Here is a close up of the foam.


----------



## Prof. (Oct 20, 2006)

I've just found out that the Clark Rubber store that's nearest to me does have the 28/400 foam..
They have it in 2030x1520 sheets at $152.00/sheet..Not bad really!


----------



## Mark Techer (Jan 17, 2008)

Yeah not too bad. They will most likely sell you one half, not the full nested pair though.
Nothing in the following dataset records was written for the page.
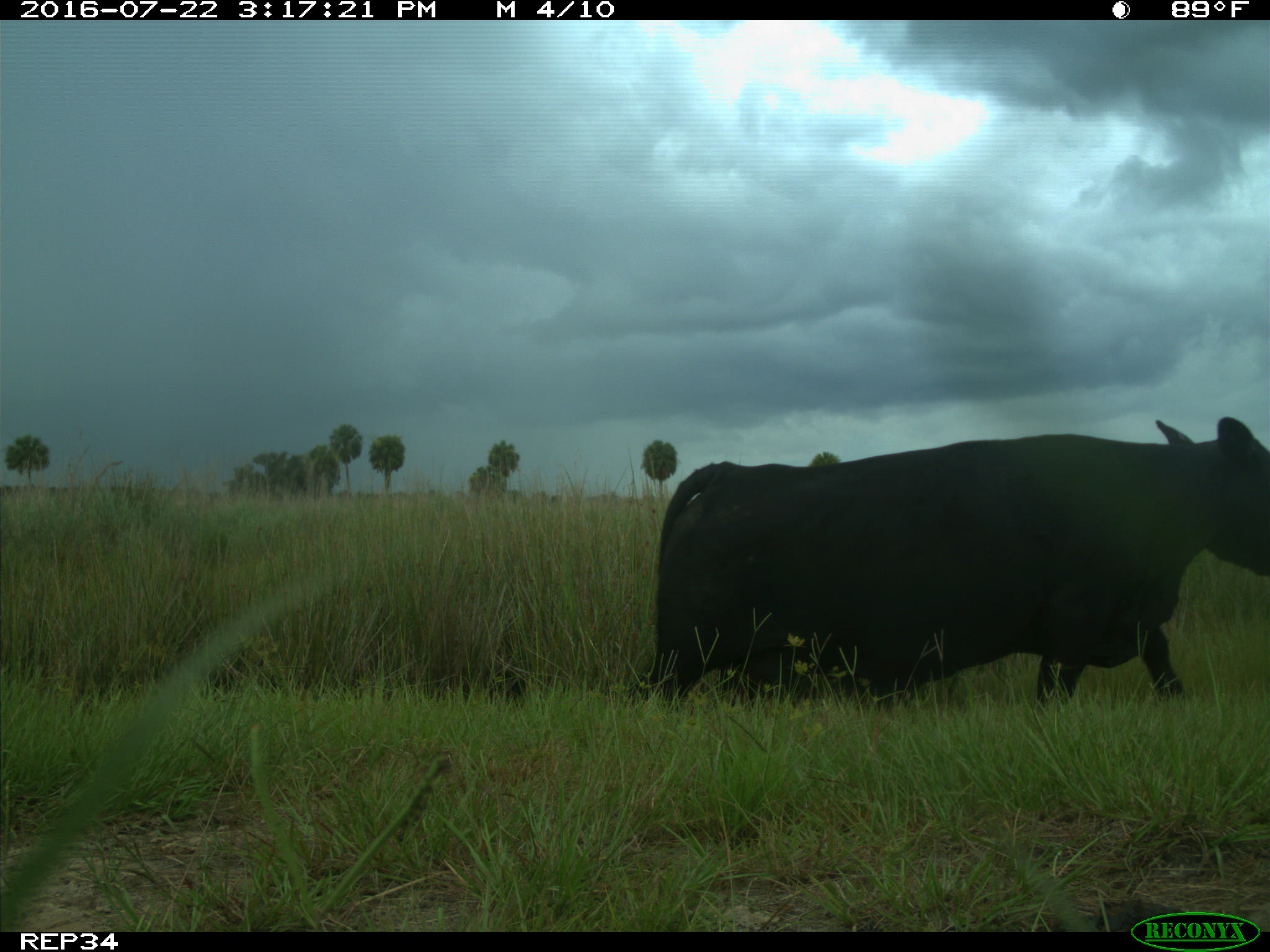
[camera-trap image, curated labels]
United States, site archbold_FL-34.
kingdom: Animalia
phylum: Chordata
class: Mammalia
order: Artiodactyla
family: Bovidae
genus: Bos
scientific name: Bos taurus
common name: domestic cow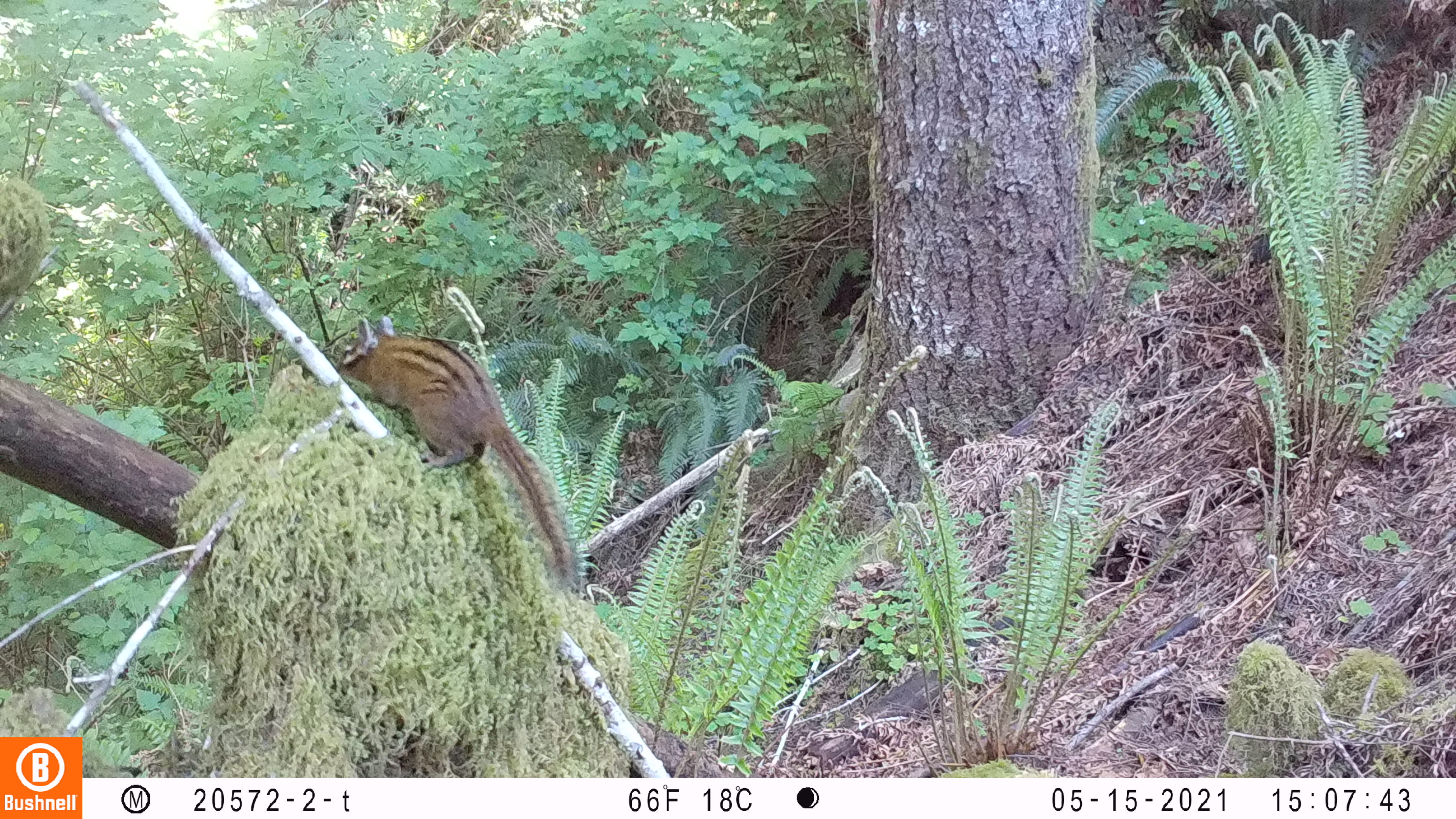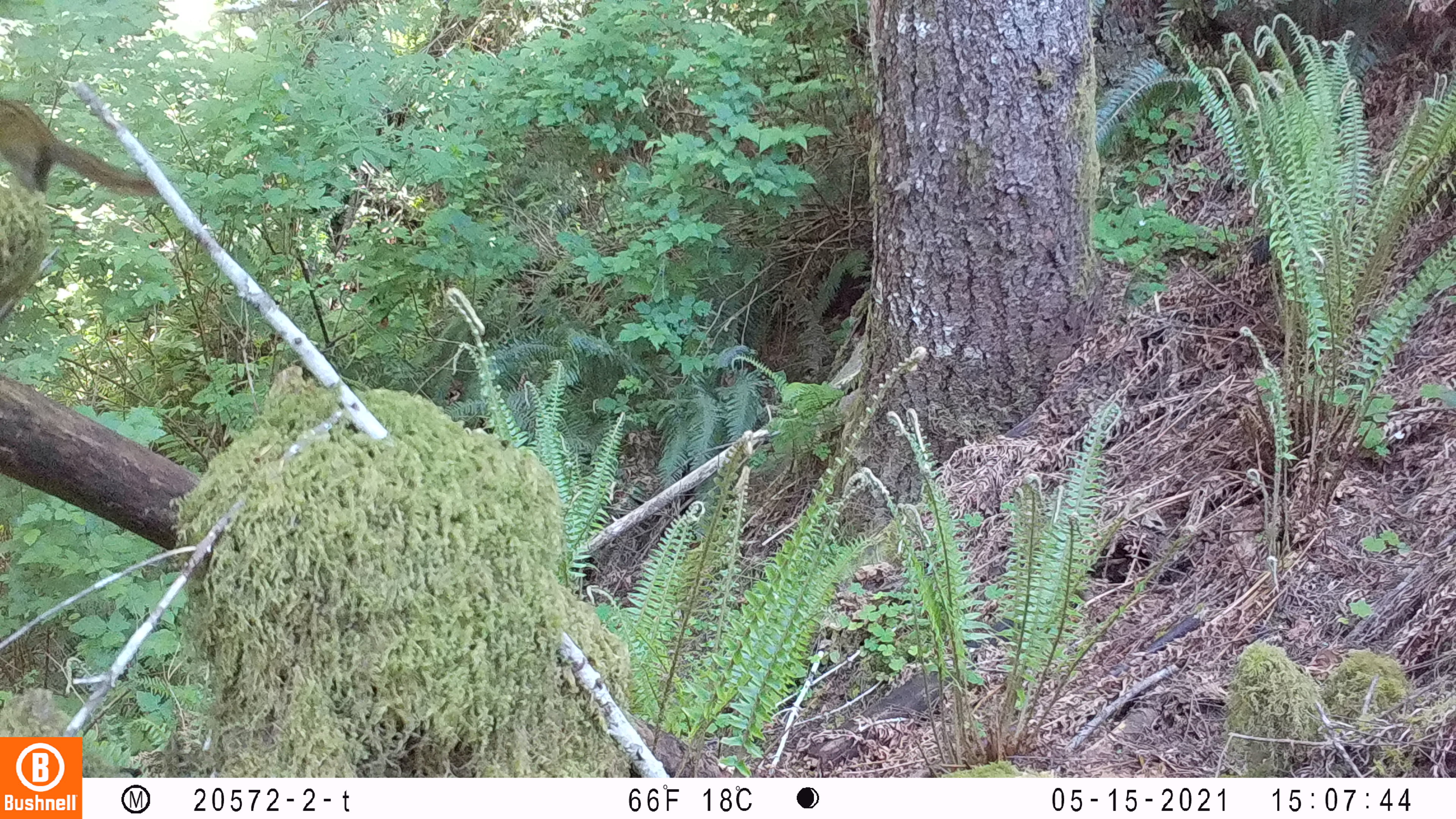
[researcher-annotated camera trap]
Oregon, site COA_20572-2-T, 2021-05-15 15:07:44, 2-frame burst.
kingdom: Animalia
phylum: Chordata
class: Mammalia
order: Rodentia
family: Sciuridae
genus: Neotamias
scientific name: Neotamias townsendii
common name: townsend's chipmunk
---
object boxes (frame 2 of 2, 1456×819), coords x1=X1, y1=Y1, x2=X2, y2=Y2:
townsend's chipmunk: x1=0, y1=90, x2=159, y2=204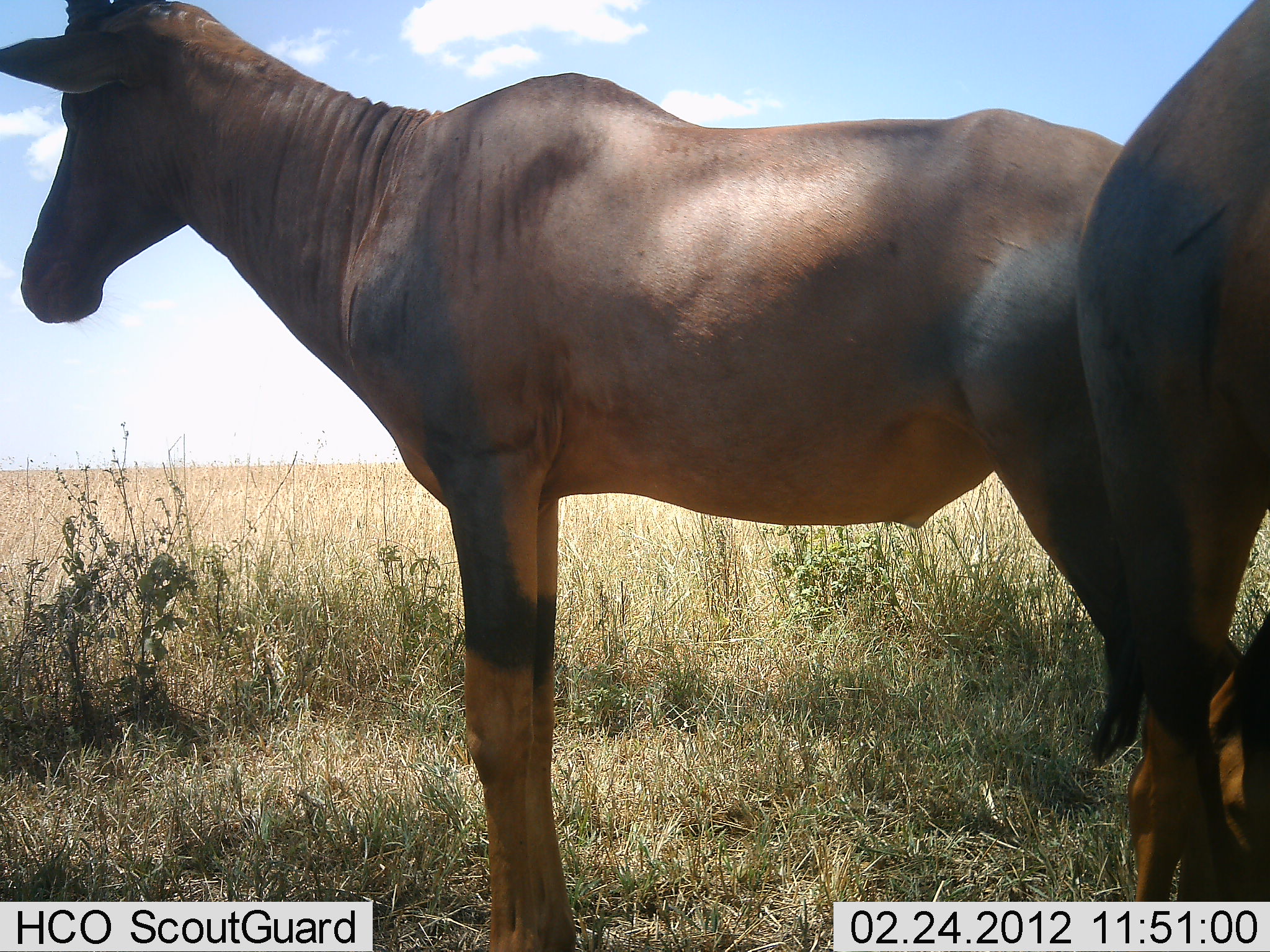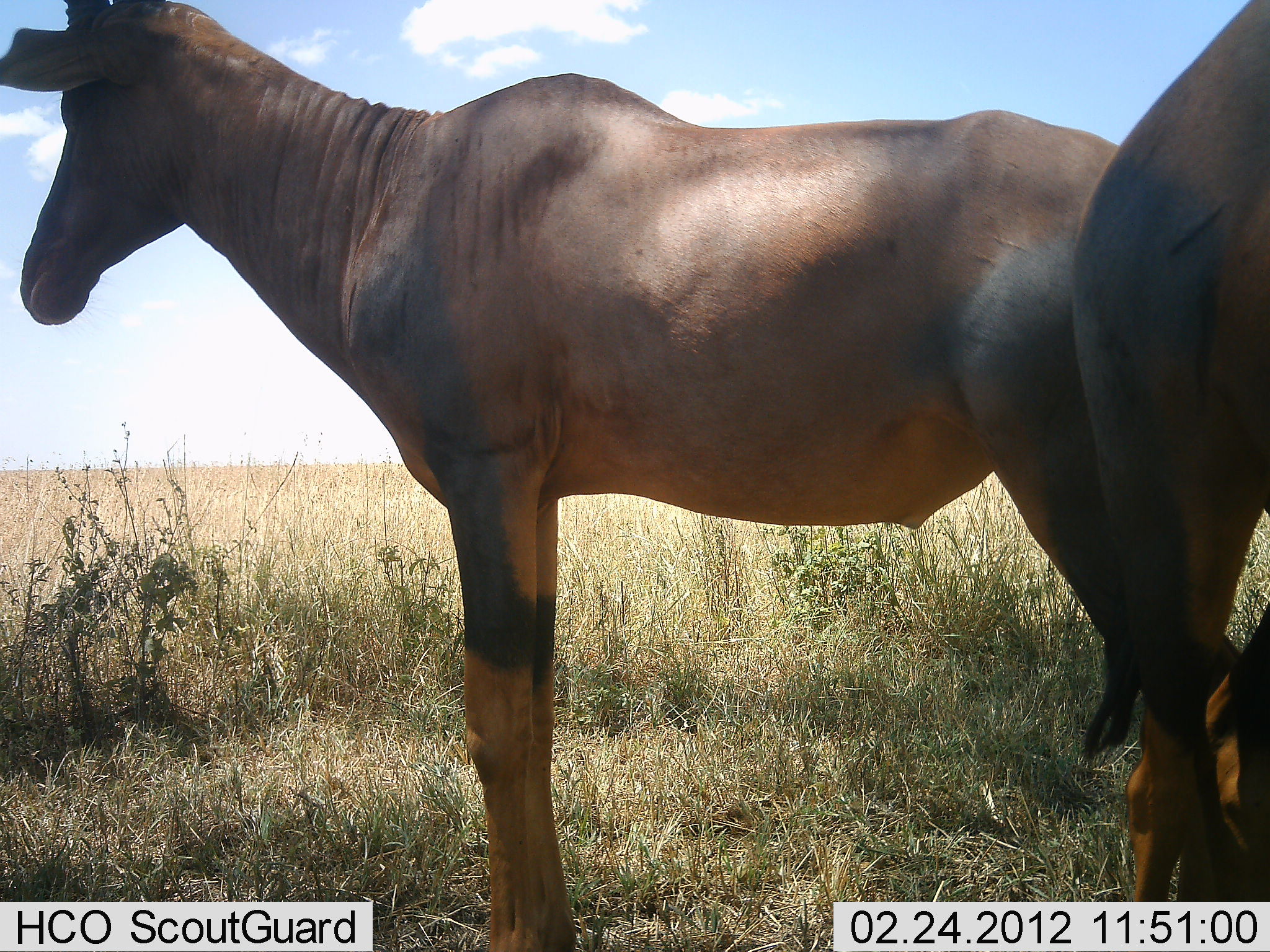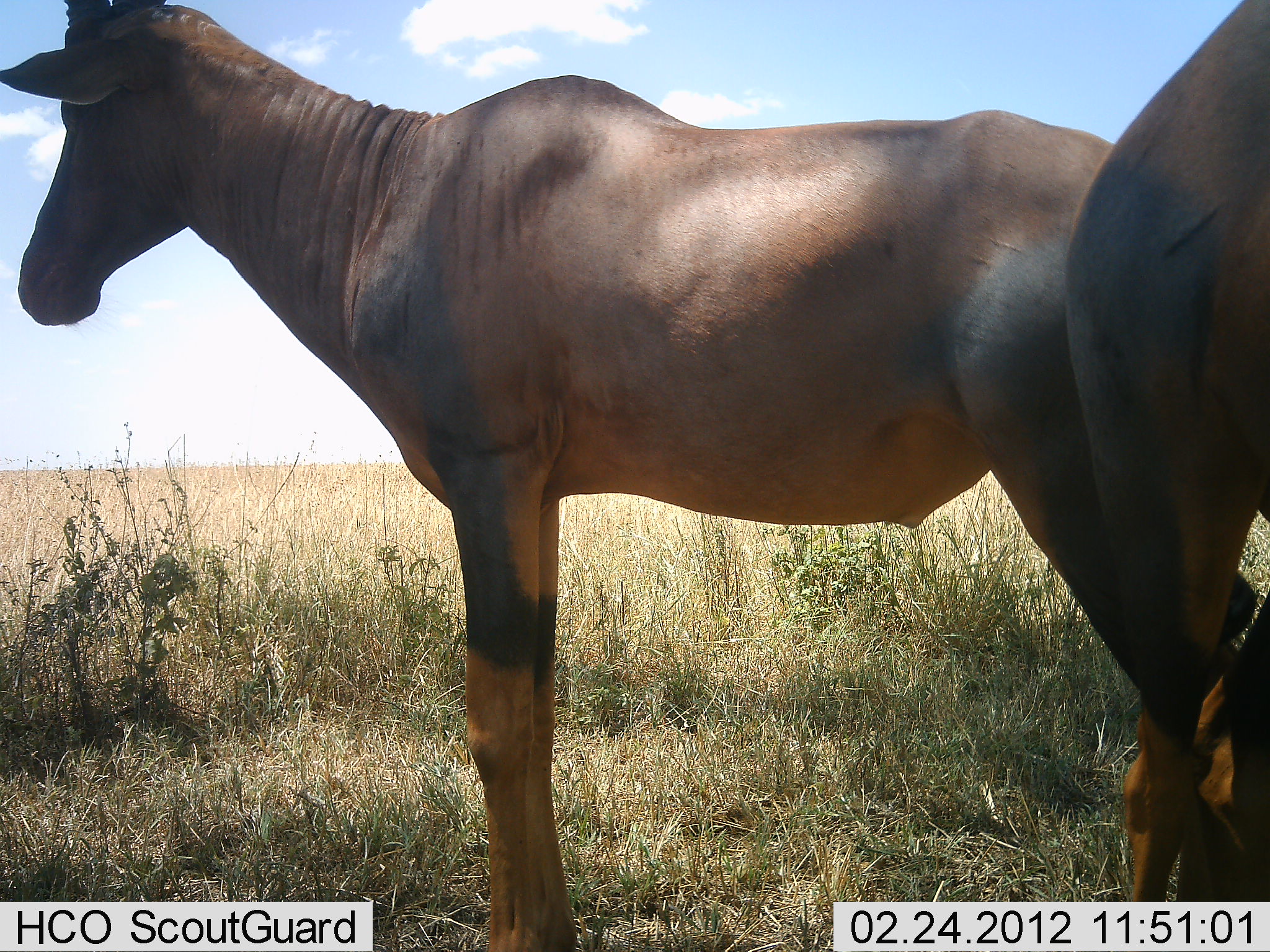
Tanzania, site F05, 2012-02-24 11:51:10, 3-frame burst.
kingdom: Animalia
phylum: Chordata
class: Mammalia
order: Artiodactyla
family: Bovidae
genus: Damaliscus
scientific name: Damaliscus lunatus jimela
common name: topi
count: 2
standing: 100%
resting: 0%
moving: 0%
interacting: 0%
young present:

Convoluted foam is the only product in the foam cutting industry that goes into the machine at one thickness and comes out at almost twice as thick. This happens because of the shape of the special rollers that pushes on the foam as the blade cuts it. As the roller releases the foam, what was pushed up is now a recess. This happens on both sides as the blade slices through the middle. The end result is two pieces of foam with varying thicknesses that can be nested together.


----------



## Prof. (Oct 20, 2006)

So are you saying that this convoluted foam is actually made double sided and they split it in half to have one side flat!?


----------



## Mark Techer (Jan 17, 2008)

No the convoluted foam is split in the centre, but special rollers compress the foam as the blade slices it. The result is two halves with bumpy surfaces on one side.


----------



## Prof. (Oct 20, 2006)

Sounds like the nested pair is the way to go, if Clark's will sell it like that..


----------



## Mark Techer (Jan 17, 2008)

Go armed with the right information and they might. Generally, no. They sell it by the single sheet (half) and you pay for area.


----------